I guess what I’m saying is that the ability to say “No” is usually about humility, and that’s something that few of us have too much of. John was right when he said that the only way to preserve our long-term customer and non-customer (also known as future customer) relationships is to learn when to say “No.” I ‘d like to add that the only way to ensure that we can develop and maintain the entire spectrum of customer relationships is to invite all of the people who work with, for, and around us to be organizational humility touchstones.

A friend of mine once told me that failure to successfully lead people is guaranteed the minute we stop trusting them or start thinking that we’re smarter than they are ...

Sunday, December 18, 2005

Learning Ecologies (thanks to Nancy and Darren!)

Lifted this (like some earlier things) from Nancy White at Full Circle ... she tends to come across the coolest and most poignant thoughts on communities, and specifically communities of practice (CoP). If you haven't yet, check out her stuff ... I love her brain!

Okay, so anyway, she came across the idea of learning ecologies from Darren Kuropatwa ...

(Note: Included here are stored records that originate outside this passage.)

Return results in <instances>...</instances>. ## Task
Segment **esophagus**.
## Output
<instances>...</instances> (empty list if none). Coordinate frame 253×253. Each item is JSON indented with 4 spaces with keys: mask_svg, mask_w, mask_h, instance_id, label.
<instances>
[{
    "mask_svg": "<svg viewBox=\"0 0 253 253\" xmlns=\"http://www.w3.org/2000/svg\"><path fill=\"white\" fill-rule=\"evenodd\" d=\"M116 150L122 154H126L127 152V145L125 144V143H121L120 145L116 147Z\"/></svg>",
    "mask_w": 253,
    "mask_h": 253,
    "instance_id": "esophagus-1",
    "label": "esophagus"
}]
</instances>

An ecology is an environment that fosters and supports the creation of
communities ... A learning ecology is an environment that is consistent with
(not antagonistic to) how learners learn ... The Instructor plays the role of gardener.

What are the needs of a learning ecology? Learning/knowledge is more than
static content. It's a dynamic, living, and evolving state. Within an ecology, a
knowledge sharing environment should have the following components:

  • Informal, not structured
  • Tool-rich
  • Consistency and time
  • Trust
  • Simplicity
  • Decentralized, fostered, connected
  • High tolerance for experimentation and failure

And Nancy adds her own flavor ... that ecologies have to possess a high tolerance for ambiguity and diversity.

Lapping it up, I thought of my library's own coming-of-age journey as an environment for learning and knowledge ... our attempts to set up a leadership institute have met much of the same hesitancy and sideway glances that a recent gaming project have ... and the reasons ? ... Well, we've probably paid too little attention to Darren's (and Nancy's) components ...

The two projects I referred to above have to this point lived only on the internal synapses of our organization ... so it's not hard to see why we run square into turbulent seas when the winds of changing identities blow across our paths ... Libraries that take up the challenge of being more than a collection of books to lend need to think about how they will create and deliver new (but still on-mission) services by adhering to the ecological components ... failure to do so will simply lead to ... well, failure.

Thanks again to Darren and Nancy! Cheers!